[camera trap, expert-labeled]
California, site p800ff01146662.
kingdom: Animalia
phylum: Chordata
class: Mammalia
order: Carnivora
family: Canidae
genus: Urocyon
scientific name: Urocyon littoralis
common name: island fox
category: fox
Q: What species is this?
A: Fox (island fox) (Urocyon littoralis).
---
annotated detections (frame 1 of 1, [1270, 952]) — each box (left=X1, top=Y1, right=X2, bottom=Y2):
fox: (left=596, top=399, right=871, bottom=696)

...

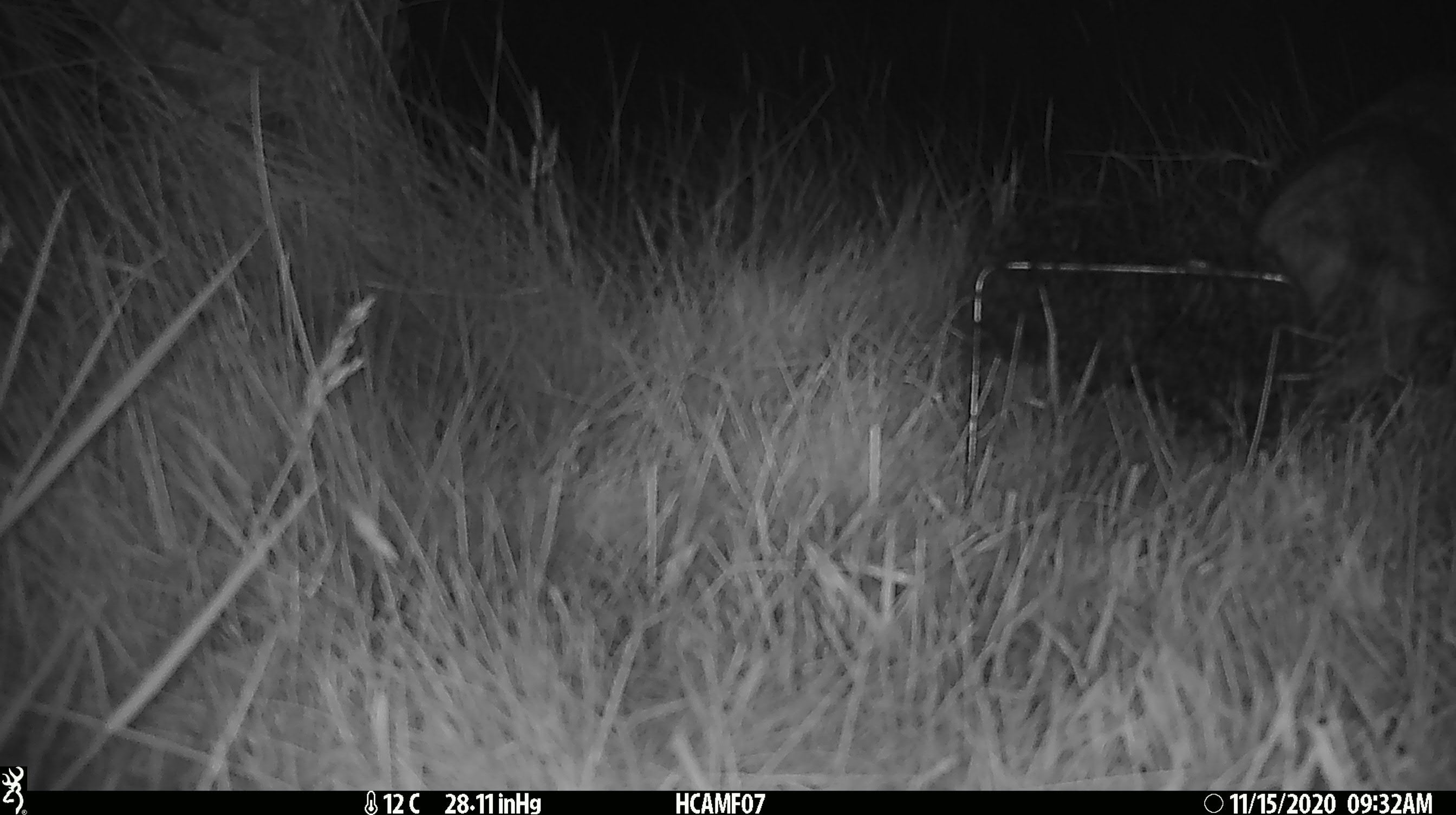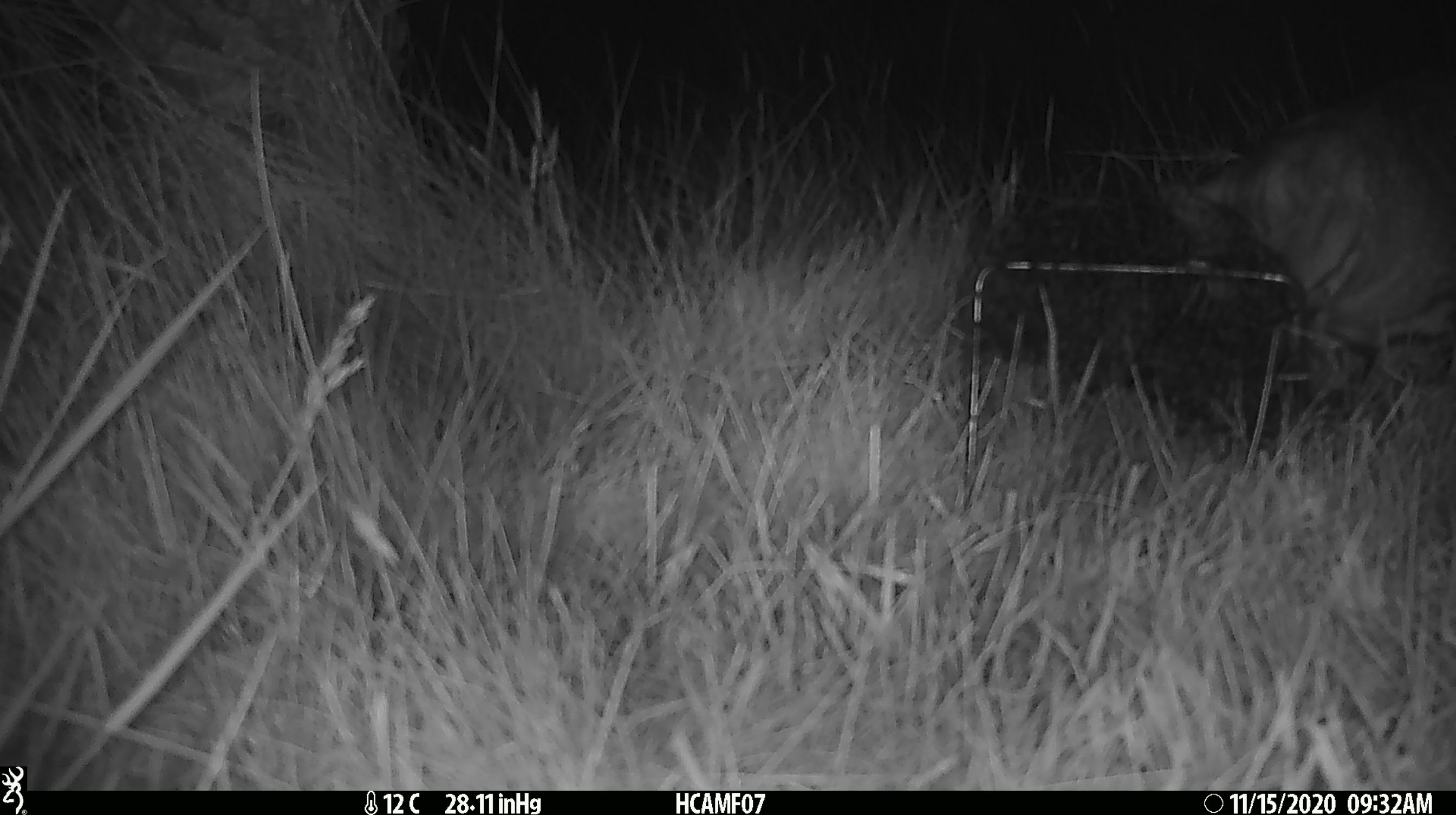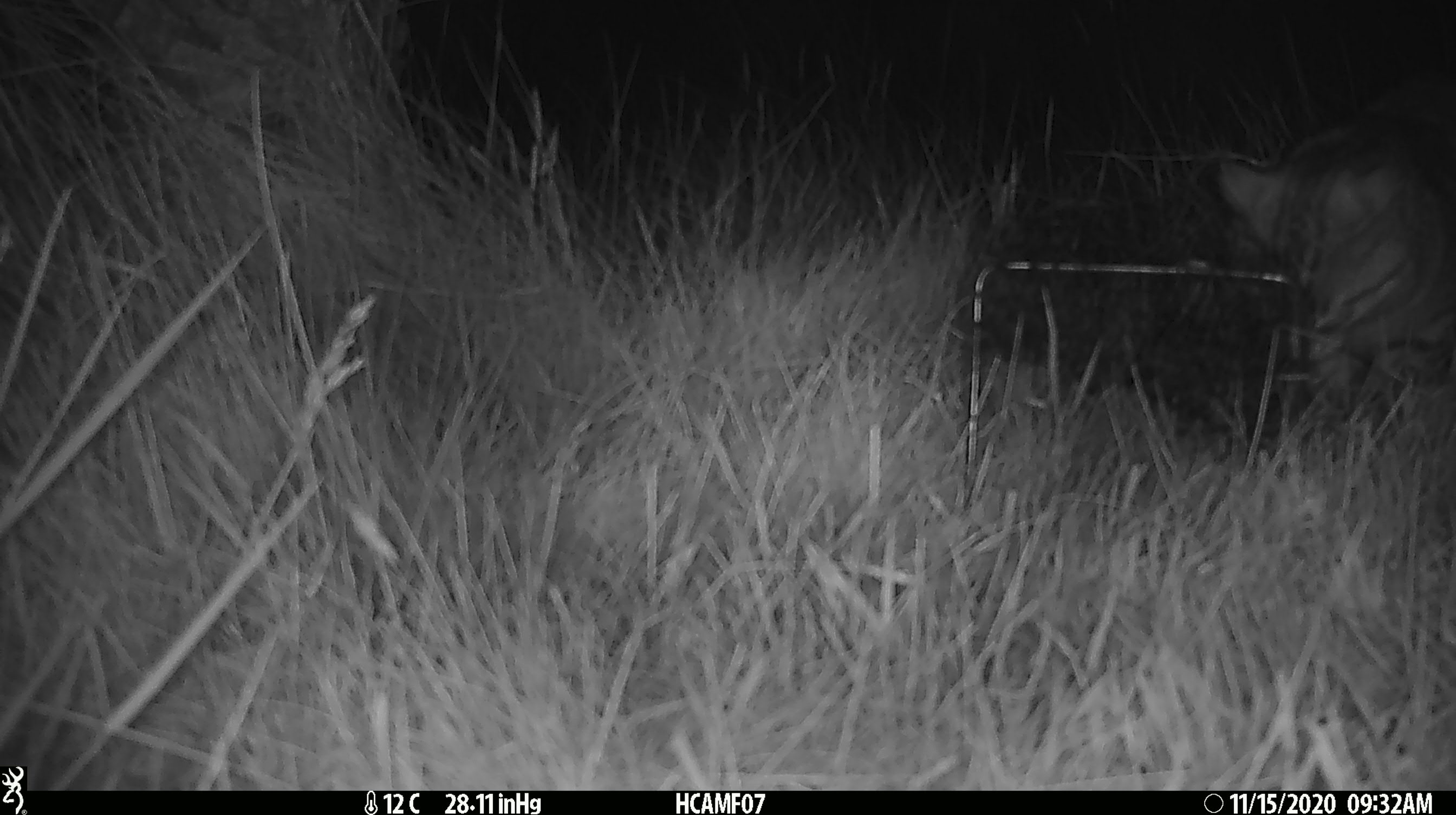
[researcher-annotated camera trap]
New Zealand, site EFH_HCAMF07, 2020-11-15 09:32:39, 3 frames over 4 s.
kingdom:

--

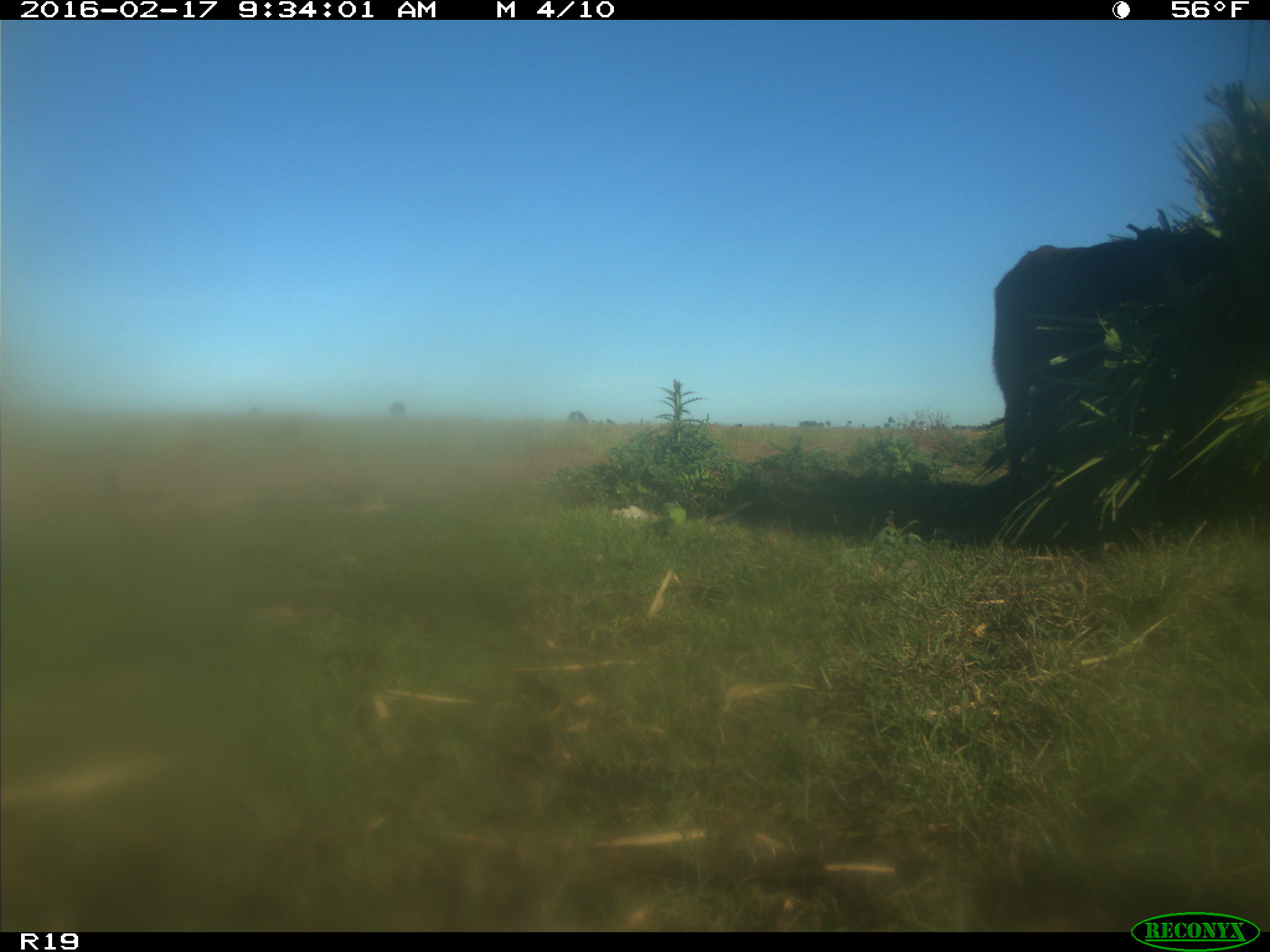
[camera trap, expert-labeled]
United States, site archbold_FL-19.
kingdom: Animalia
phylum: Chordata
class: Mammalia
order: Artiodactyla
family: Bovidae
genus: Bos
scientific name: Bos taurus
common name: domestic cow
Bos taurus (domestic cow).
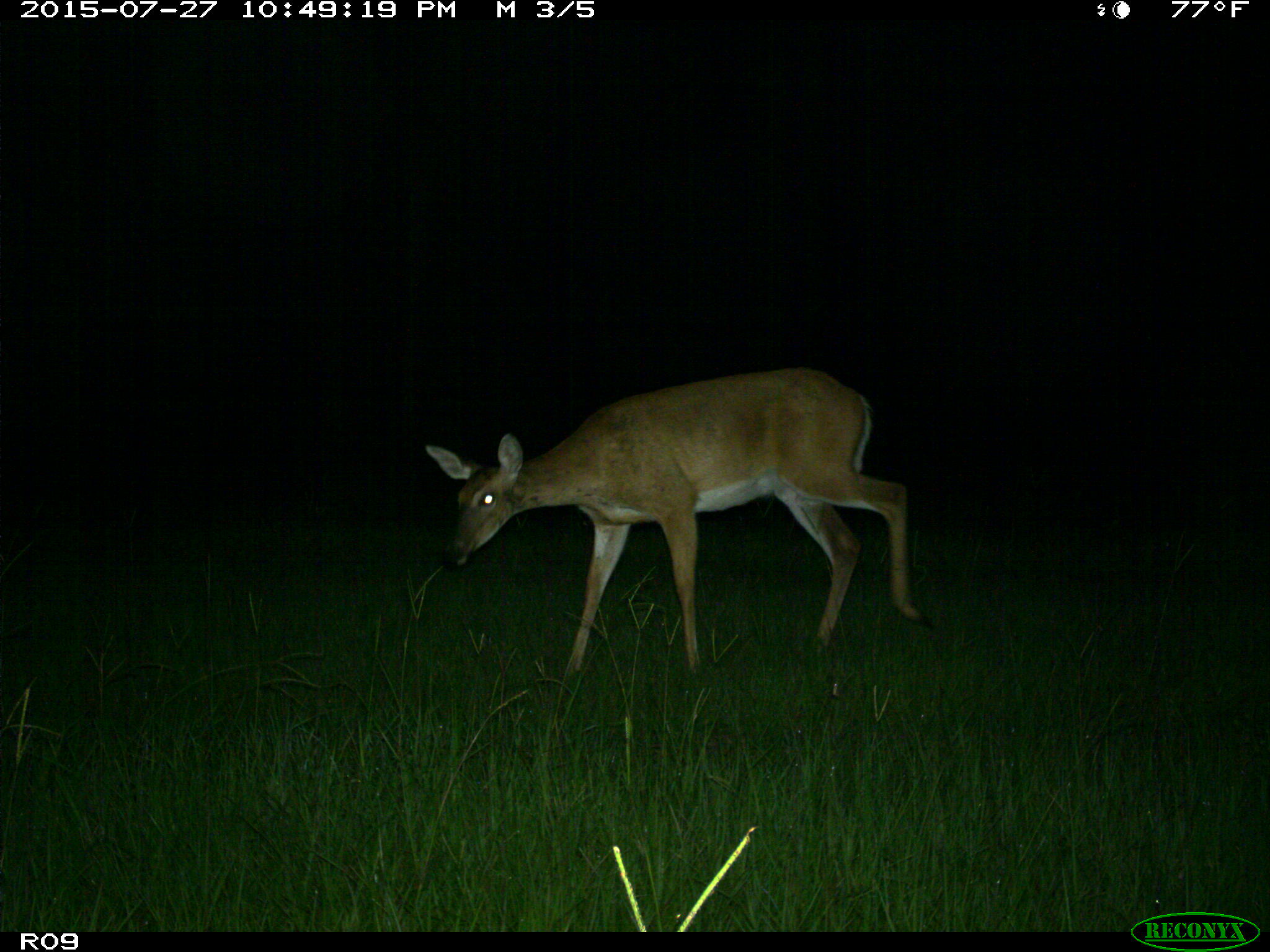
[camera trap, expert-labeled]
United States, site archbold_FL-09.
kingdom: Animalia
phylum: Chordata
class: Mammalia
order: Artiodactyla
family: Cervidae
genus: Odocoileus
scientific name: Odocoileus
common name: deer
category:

- [Exercise aim]: State the number of lines in this listing that contain the string "site", and add nothing else.

- [Solution to the problem]: 4